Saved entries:

*****

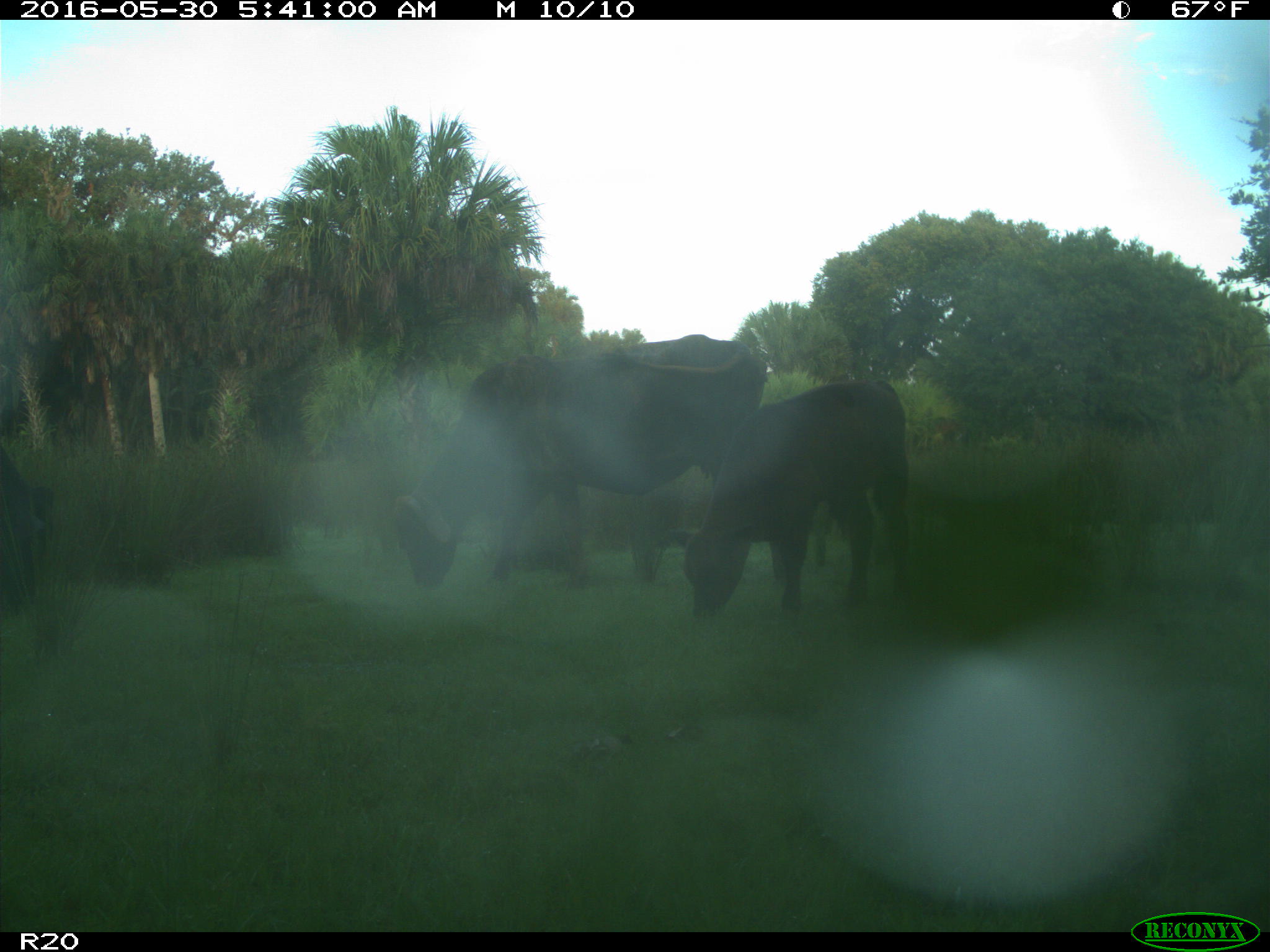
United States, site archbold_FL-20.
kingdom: Animalia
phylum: Chordata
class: Mammalia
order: Artiodactyla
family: Bovidae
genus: Bos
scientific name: Bos taurus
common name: domestic cow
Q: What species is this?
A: Bos taurus (domestic cow).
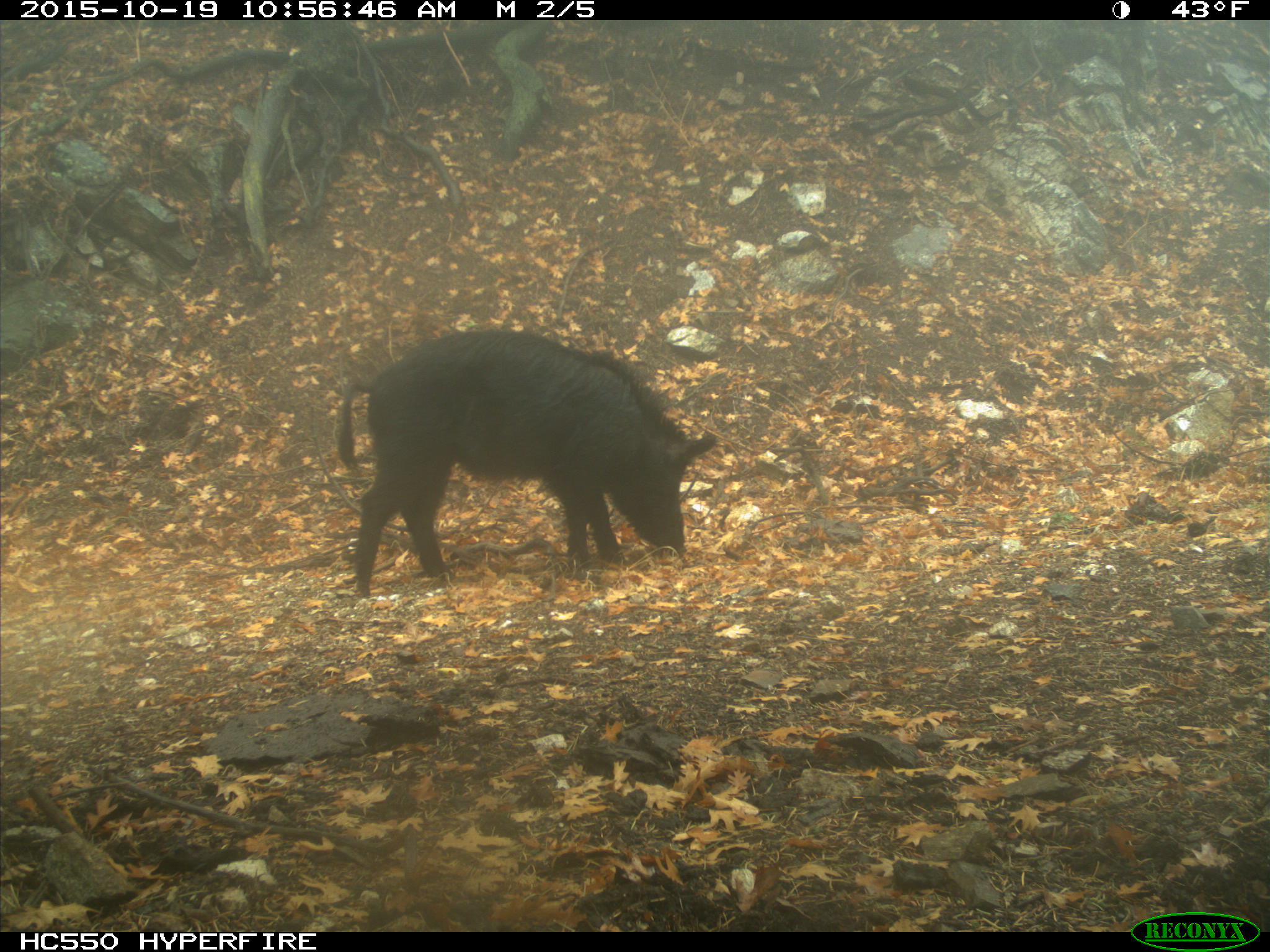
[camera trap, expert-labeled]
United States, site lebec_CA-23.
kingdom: Animalia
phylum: Chordata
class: Mammalia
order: Artiodactyla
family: Suidae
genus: Sus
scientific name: Sus scrofa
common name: wild boar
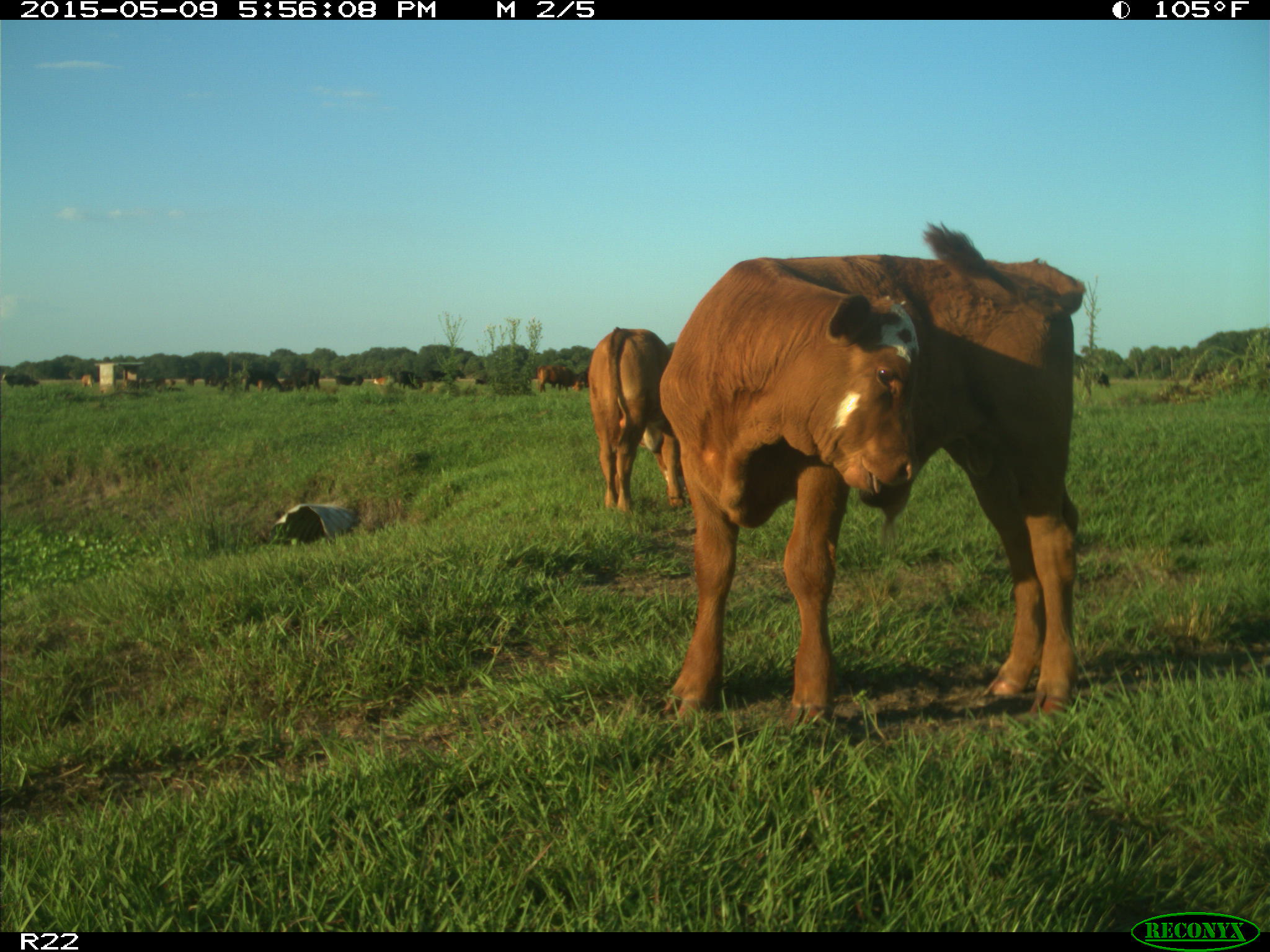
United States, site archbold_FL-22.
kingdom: Animalia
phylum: Chordata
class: Mammalia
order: Artiodactyla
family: Bovidae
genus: Bos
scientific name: Bos taurus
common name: domestic cow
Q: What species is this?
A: Bos taurus (domestic cow).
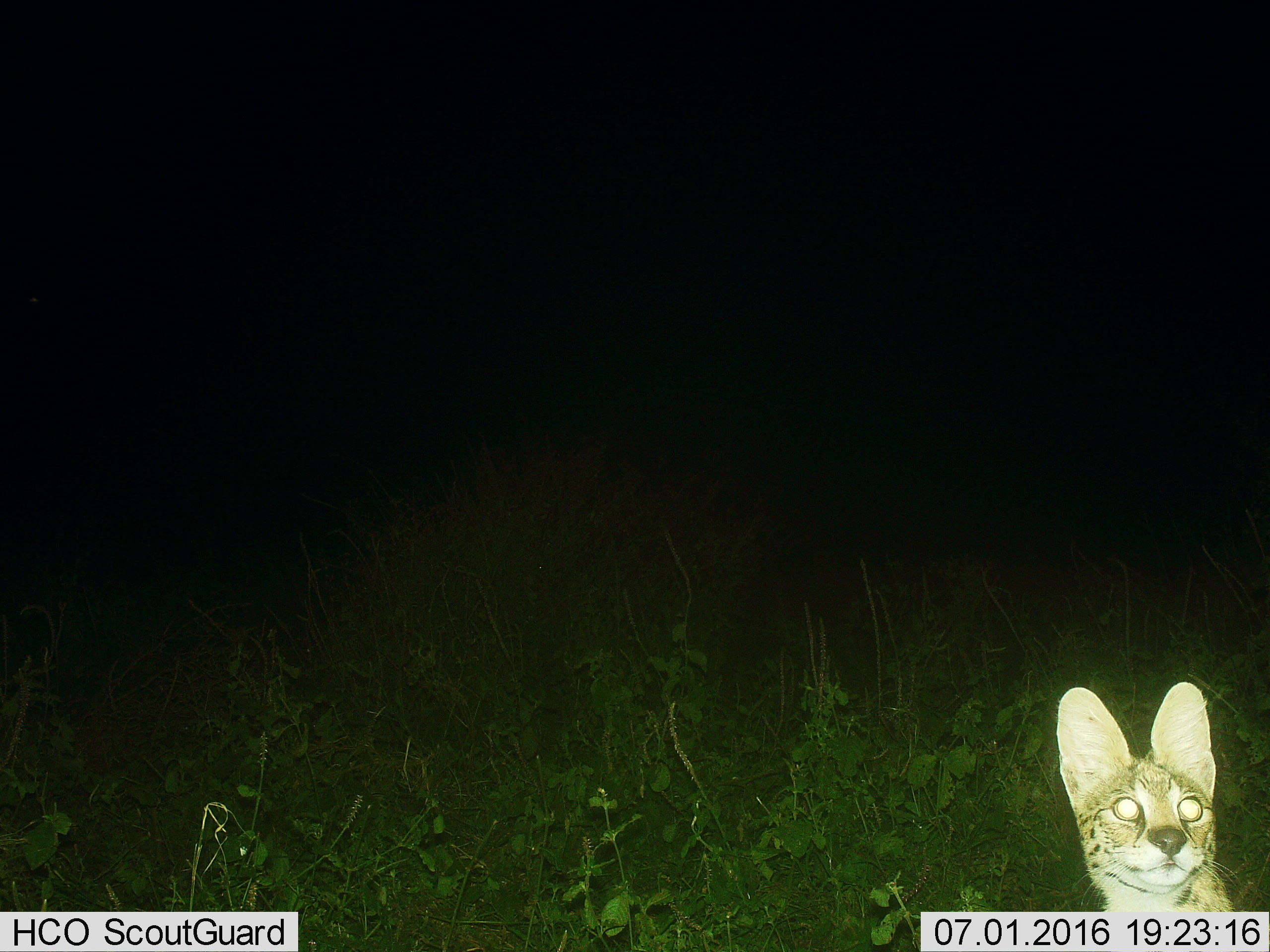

*****

• [Aim of the task] Give the preceding data back exactly, minus every picture.

• [Exercise answer]
United States, site archbold_FL-20.
kingdom: Animalia
phylum: Chordata
class: Mammalia
order: Artiodactyla
family: Bovidae
genus: Bos
scientific name: Bos taurus
common name: domestic cow
Q: What species is this?
A: Bos taurus (domestic cow).
[camera trap, expert-labeled]
United States, site lebec_CA-23.
kingdom: Animalia
phylum: Chordata
class: Mammalia
order: Artiodactyla
family: Suidae
genus: Sus
scientific name: Sus scrofa
common name: wild boar
United States, site archbold_FL-22.
kingdom: Animalia
phylum: Chordata
class: Mammalia
order: Artiodactyla
family: Bovidae
genus: Bos
scientific name: Bos taurus
common name: domestic cow
Q: What species is this?
A: Bos taurus (domestic cow).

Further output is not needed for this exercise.